Top Performers Maniacally Prepare for Job Interviews

Ramit is killing it over at his blog. In his recent post How to ace the world's toughest interviews, he says top performers maniacally prepare and hustle in order to land jobs at competitive companies. Below is a story he recounts.


A few months ago, I met a college student at a conference. He was telling me about his job search. “I have a few companies I want to go after,” he said excitedly. “I’m pretty sure I can get a job offer from all of them. Then I'll have to pick! I just have to start working on my interviews. What do you suggest?”

I asked him if he’d researched the interview process. Had he done any practice interviews with friends? What about reaching out to older friends who worked there? He shook his head no impatiently. Then he told me he’d get to all that, but did I have any “tips” to share with him?

I didn’t know what to tell him. He had no idea what he was getting into.

The companies he named were some of the most competitive in the Bay Area. He had little experience (which is fine for college students) and a competitive GPA. But his communication skills were terrible. As we talked — with him talking at me instead of with me — I compared him to a group of friends I had in college.

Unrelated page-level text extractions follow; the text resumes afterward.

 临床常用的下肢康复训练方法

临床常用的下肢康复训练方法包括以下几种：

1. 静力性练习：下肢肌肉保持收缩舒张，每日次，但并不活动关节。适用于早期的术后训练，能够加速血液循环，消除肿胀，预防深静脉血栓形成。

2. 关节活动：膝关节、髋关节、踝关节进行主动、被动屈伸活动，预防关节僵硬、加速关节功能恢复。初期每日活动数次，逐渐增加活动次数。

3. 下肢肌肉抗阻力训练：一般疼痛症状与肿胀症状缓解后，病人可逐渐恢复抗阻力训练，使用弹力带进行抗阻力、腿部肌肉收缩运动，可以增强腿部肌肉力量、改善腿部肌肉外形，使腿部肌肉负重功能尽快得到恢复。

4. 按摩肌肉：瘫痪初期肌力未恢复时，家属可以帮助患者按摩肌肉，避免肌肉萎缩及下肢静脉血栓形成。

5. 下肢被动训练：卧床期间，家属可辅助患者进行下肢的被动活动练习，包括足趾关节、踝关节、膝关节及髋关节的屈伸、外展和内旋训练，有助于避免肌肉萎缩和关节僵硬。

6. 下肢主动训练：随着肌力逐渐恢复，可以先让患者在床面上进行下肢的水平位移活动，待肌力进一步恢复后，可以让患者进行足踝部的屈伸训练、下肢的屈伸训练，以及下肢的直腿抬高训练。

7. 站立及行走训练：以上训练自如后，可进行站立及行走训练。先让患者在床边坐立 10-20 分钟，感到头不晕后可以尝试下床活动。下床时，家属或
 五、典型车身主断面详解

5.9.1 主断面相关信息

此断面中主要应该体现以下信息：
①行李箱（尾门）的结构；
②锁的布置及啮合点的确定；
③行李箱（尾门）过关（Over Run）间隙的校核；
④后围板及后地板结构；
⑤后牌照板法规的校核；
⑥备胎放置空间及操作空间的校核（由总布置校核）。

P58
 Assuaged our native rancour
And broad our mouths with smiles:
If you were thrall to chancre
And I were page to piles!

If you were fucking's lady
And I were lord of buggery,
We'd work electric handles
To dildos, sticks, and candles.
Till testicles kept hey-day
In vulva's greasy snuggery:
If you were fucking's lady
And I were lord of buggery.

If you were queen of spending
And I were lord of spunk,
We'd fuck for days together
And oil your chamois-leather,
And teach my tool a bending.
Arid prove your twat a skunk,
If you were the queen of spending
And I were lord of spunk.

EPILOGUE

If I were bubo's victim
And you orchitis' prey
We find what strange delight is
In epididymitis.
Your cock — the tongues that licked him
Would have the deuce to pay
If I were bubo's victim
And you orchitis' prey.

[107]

During interview season, this group of friends and I sat around the dining halls and shared our best interview techniques on a regular basis. We shared the craziest questions we got, the best answers we’d given, and the strategies that alumni — the hiring managers — had let us in on. My friends from this group went on to get jobs at McKinsey, BCG, Google, Goldman, and other extraordinary companies.

This isn’t meant to brag. But let me share what was happening in these dining-hall meetings. Each of us was relentlessly focused on becoming the world’s best interviewees. We studied interview techniques — for hours every week. We tested our best material with interviewers. (Many students would schedule interviews with companies they have no interest in to use as “practice interviews.” Like it or not, it works.) Then we brought it back to the group, compared notes, practiced our cadence, rhythm, and tone, tore each other’s answers apart, and systematically improved our interview skills. Over and over.

So when this random guy at a conference was telling me his interview strategy, there was a game going on around him that he didn’t even realize. Serious applicants to companies like McKinsey were practicing their case-interview techniques for MONTHS before they ever stepped foot in the interview room. These same applicants that had talked to alumni/friends currently at their target companies to get the inside scoop on what really mattered in the interviews. They’d read books and Vault Guides and had attended info sessions. By the time they got to the interview, they were absolutely ready.

And, as with virtually any other complex transaction, 85% of the work was done before these serious candidates ever stepped foot into the interview room.

And the scary thing is, this is what most top performers do.

What does this mean for you?

Am I saying that you need connections and dozens of hours of interview prep to get a job with these companies?

Of course not.

But it sure stacks the odds in your favor.

3 comments on “Top Performers Maniacally Prepare for Job Interviews
  • It’s interesting to compare this to, e.g., the job of running 100 meters fast. There is no interview process there: “So, Mr. Bolt, where do you see yourself in five years?” It all boils down to one number. In theoretical physics, it’s not really so different – while there are interviews, what really matters is your body of work. The best interviewees stand no chance against poor interviewees, if the latter has a superior track record.

    To put it another way, a person’s interview skills mostly matter in jobs where no more objective criteria are available. If more objective criteria are available, they matter a lot less.

  • Practice helps a lot when freshers face an interview board where questions can be more or less predictable. But so will be the answers and that could wear down the interviewers. If the candidates use more or less the same rigor and practice material, the answers would as well sound predictable and the novelty could be lost – tempting the interviewers to award better scores to candidates that are quick on their feet and respond straight from the gut…

  • Krishna – that’s a *big* if. I have been doing a lot of interviewing of new graduates in the last 6 months and the lack of preparation over basic questions that they should expect in the category of interview that I’m running is astonishingly poor.

    e.g. if you are going to be working with other people do you have examples of working in teams practiced? If possible a mix of both leading and being a team member.
    e.g. have a mix of sources for your examples – don’t stick to a series of class projects/assignments. Think university/sporting/social/religious/high school.
    e.g. what do you know about the department of the company that you are applying to work for?